You are given an integer array nums of length n and an integer numSlots such that 2 * numSlots >= n. There are numSlots slots numbered from 1 to numSlots.
You have to place all n integers into the slots such that each slot contains at most two numbers.

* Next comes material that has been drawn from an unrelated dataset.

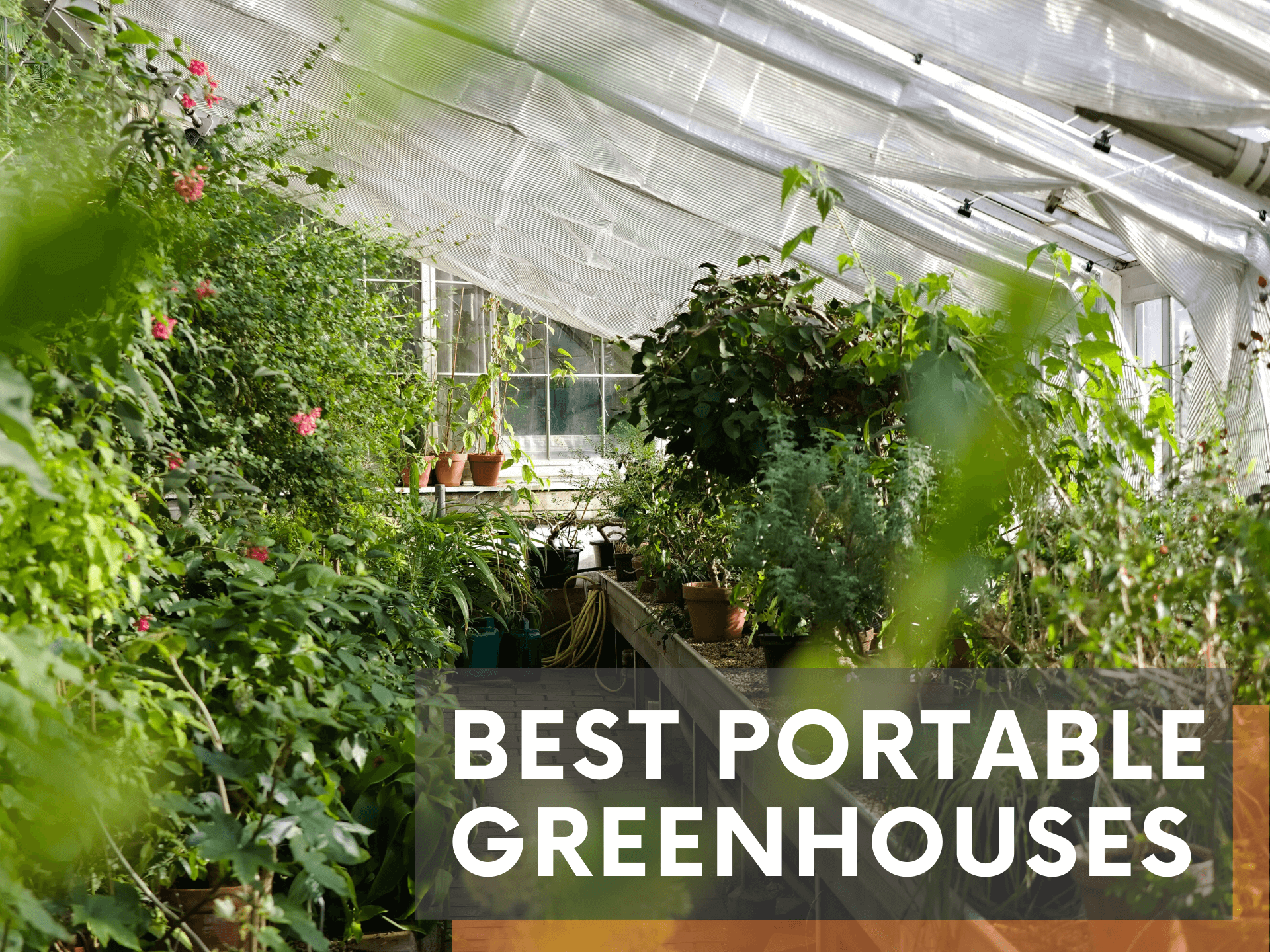 best portable greenhouse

The AND sum of a given placement is the sum of the bitwise AND of every number with its respective slot number.
For example, the AND sum of placing the numbers [1, 3] into slot 1 and [4, 6] into slot 2 is equal to (1 AND 1) + (3 AND 1) + (4 AND 2) + (6 AND 2) = 1 + 1 + 0 + 2 = 4.
Return the maximum possible AND sum of nums given numSlots slots.
* Example 1:
Input: nums = [1,2,3,4,5,6], numSlots = 3
Output: 9
Explanation: One possible placement is [1, 4] into slot 1, [2, 6] into slot 2, and [3, 5] into slot 3.
This gives the maximum AND sum of (1 AND 1) + (4 AND 1) + (2 AND 2) + (6 AND 2) + (3 AND 3) + (5 AND 3) = 1 + 0 + 2 + 2 + 3 + 1 = 9.
* Example 2:
Input: nums = [1,3,10,4,7,1], numSlots = 9
Output: 24
Explanation: One possible placement is [1, 1] into slot 1, [3] into slot 3, [4] into slot 4, [7] into slot 7, and [10] into slot 9.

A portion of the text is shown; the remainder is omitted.